Work instructions:
This exercise requires an exact output of the listing, images omitted.

Data below:
# # # #

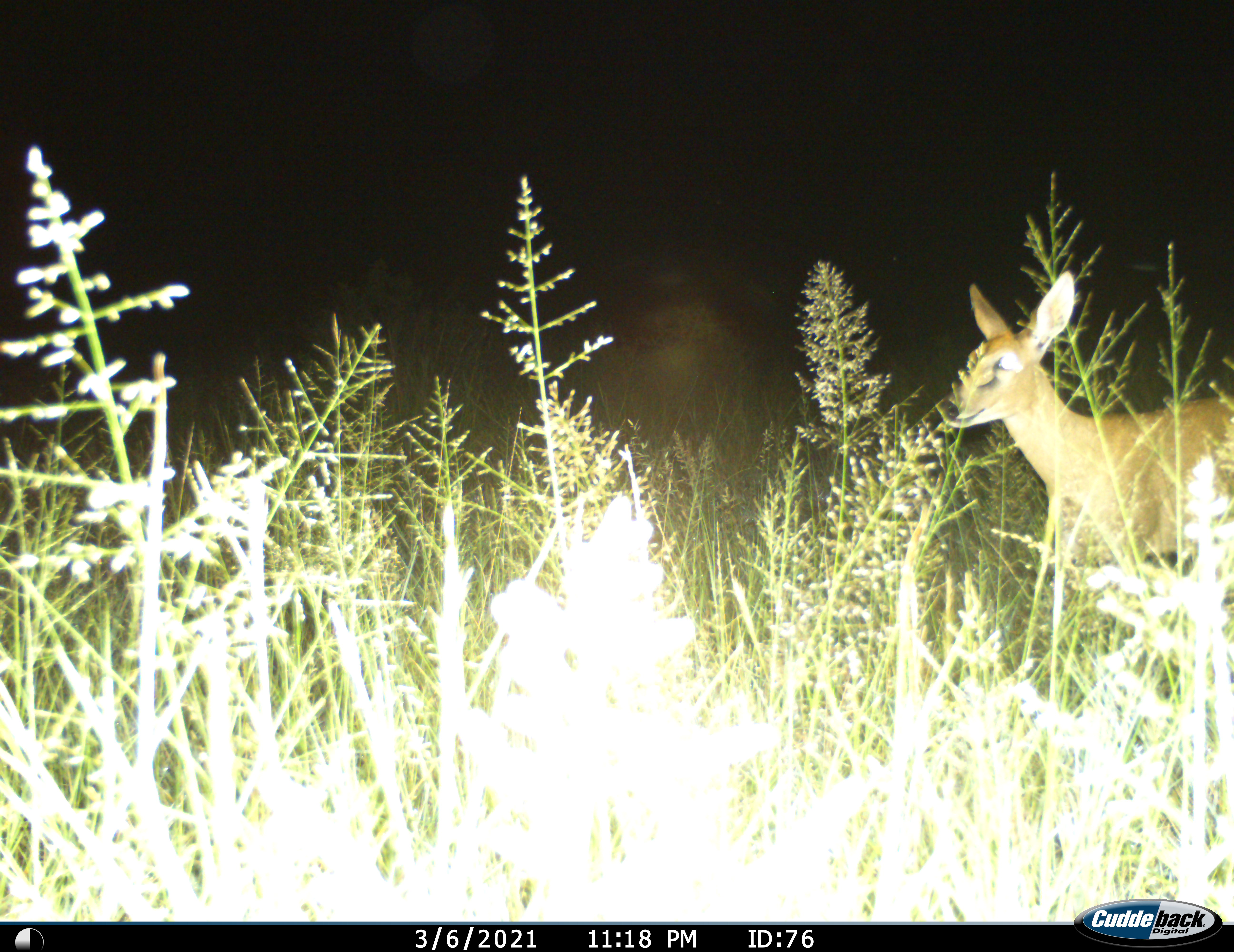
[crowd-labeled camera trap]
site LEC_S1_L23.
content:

# # # #

Exercise output:
[crowd-labeled camera trap]
site LEC_S1_L23.
content:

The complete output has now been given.